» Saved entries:
## start
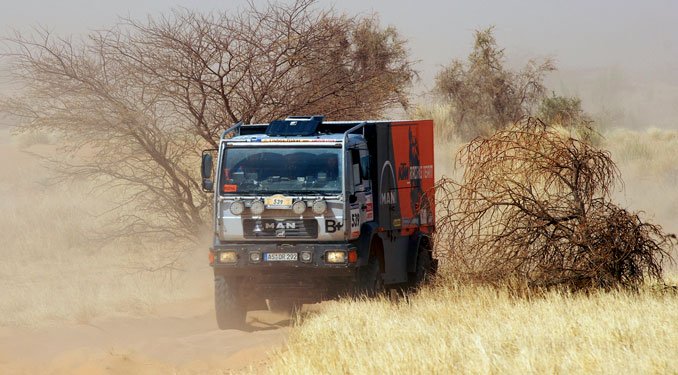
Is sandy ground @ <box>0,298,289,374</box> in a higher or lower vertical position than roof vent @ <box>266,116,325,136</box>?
lower

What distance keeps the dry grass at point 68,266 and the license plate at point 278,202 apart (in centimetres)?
376

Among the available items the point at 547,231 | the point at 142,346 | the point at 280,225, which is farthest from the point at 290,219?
the point at 547,231

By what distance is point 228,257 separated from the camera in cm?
1427

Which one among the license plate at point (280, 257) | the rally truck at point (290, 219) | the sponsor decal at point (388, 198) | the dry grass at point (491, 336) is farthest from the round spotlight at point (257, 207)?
the sponsor decal at point (388, 198)

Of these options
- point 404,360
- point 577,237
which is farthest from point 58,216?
point 404,360

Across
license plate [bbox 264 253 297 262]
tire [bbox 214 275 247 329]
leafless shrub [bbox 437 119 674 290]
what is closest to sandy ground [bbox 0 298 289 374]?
tire [bbox 214 275 247 329]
## end
» Exercise brief: Recast every line of the items above as a JSON list of strings, one string per line. Skip blank lines and leave out the pictures.

» Solution:
[
  "Is sandy ground @ <box>0,298,289,374</box> in a higher or lower vertical position than roof vent @ <box>266,116,325,136</box>?",
  "lower",
  "What distance keeps the dry grass at point 68,266 and the license plate at point 278,202 apart (in centimetres)?",
  "376",
  "Among the available items the point at 547,231 | the point at 142,346 | the point at 280,225, which is farthest from the point at 290,219?",
  "the point at 547,231",
  "By what distance is point 228,257 separated from the camera in cm?",
  "1427",
  "Which one among the license plate at point (280, 257) | the rally truck at point (290, 219) | the sponsor decal at point (388, 198) | the dry grass at point (491, 336) is farthest from the round spotlight at point (257, 207)?",
  "the sponsor decal at point (388, 198)",
  "Of these options",
  "- point 404,360",
  "- point 577,237",
  "which is farthest from point 58,216?",
  "point 404,360",
  "Across",
  "license plate [bbox 264 253 297 262]",
  "tire [bbox 214 275 247 329]",
  "leafless shrub [bbox 437 119 674 290]",
  "what is closest to sandy ground [bbox 0 298 289 374]?",
  "tire [bbox 214 275 247 329]"
]